By Reed’s standards, the legal framework underlying all of this was actually rather modest. In late 2024, a judge granted the PGA Tour’s request to dismiss Klayman’s antitrust lawsuit, which had subpoenaed McIlroy and Tiger Woods about the players-only meeting. Additionally, Reed had filed separate defamation lawsuits against Golf Channel and commentator Brandel Chamblee. These lawsuits followed a similar trajectory, being dismissed in November 2022, followed by the filing of an amended complaint in December, and finally petering out. Reed’s legal actions during this time show a pattern: he was prepared to file lawsuits vigorously on several fronts against media personalities, broadcasting companies, and anybody else who might be associated with the opposition machinery to LIV Golf and those who joined it.
Looking back on that week in Dubai in January 2023, there’s a sense that it accurately depicted the situation of men’s professional golf at the time. The sport was truly broken. At DP World Tour events, PGA Tour supporters and LIV players were competing in the same fields while their respective organizations engaged in verbal and legal sparring. McIlroy had expressed his opinion that LIV was harming the game in a public and persistent manner. Almost as consistently, Reed had been the face of LIV’s most contentious stance. In a way, it was ideal that they ended up on the same leaderboard in Dubai, tied at the halfway point, Reed charging on Sunday and closing to within one shot, and McIlroy holding him off with a birdie on the last hole and a fist pump that carried rather more meaning than most tournament victories.

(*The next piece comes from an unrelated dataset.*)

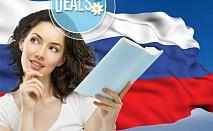 Курс по руски език за ниво А1 в Европейски Езиков Център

Reed returned to the Hero Dubai Desert Classic in early 2026 and was ahead after three rounds. When questioned about the McIlroy situation, he offered an unusual construction as an olive branch. He claimed that in an attempt to defuse a situation that had been going on for three years, he would pick up a few tees and go up to McIlroy with them as a sort of joke or callback. Whether McIlroy finds this as humorous as Reed seems to believe is still up for debate.